Dear Grandma Maggie,
I am 20 years old and I have a 17-month-old daughter and a second child on the way. My husband and I are very excited about our second; we didn’t really get to enjoy our first due to family disputes and outright anger towards us. However this email does not concern my second pregnancy. It concerns my 17-month-old daughter, Liberty. See, my husband and I have totally different ideas of parenting. I believe a child should have stability and structure such as a bedtime, meals at certain times, a bath time and quiet time. Now I know my child is a little young for some of these things but my husband believes in natural parenting, meaning no structure, no discipline, really no anything. I have tried to talk to him, but it doesn’t help.
The worst part is he is only home on weekends as he is a truck driver so I’m left to deal with her alone during the week. This poses a problem as I can’t implement my ideas of parenting on weekends although I try. So from Monday to Wednesday I’m stuck with an unruly little brat and then Thursday and Friday she a little angel. When Daddy gets home Friday night it starts all over again. How can I change this from happening more and again with our second child?
I have tried his way when she was younger but all that accomplished was her becoming a cling-on and extremely whiney every time I leave her whether to go two feet away or to the store.

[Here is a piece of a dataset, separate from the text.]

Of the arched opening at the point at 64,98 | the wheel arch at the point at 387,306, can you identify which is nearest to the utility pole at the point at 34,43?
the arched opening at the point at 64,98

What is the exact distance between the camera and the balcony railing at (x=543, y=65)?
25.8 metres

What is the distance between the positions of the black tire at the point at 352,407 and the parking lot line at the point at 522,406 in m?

I feel if I let this go on she will turn out to be a spoiled little brat. Also when she gets too out of hand for him and he can’t control the situation he yells at her like she is another adult. His 12-year-old daughter is proof of his bad parenting skills as all she does is sit on the couch watching stupid TV shows that my 17-month-old shouldn’t see and eating cereal out of the box. No matter what you ask her to do she refuses or puts up an argument which I know is somewhat expected. I guess I’m asking how to stop it from happening again with my 17-month-old.
Of course parenting styles and skills should be discussed before becoming parents. It might also be better if the negative words like ‘spoiled little brat’ and ‘stupid’ could be eliminated.
The word discipline means “to teach” and if a parent does not teach their children appropriate behavior, that could make those children unwelcome in social situations, and then the parents are to blame, not the children. Parents have to be able to be the person to enforce the rules, once in a while being able to risk being the bad guy. I know this must be hard when your husband is gone part of the week, but it is also his responsibility to all his children, as it is yours to any child in your home.
The rules you are trying to set down for your child are important as children feel secure when they know what to expect next, and in the long run they behave better. This is not a competition between you and your husband. It’s a matter of doing what is best for all three children.
If he is not mature enough to see that, then perhaps some family counseling would be helpful to help him understand exactly what it is that children need.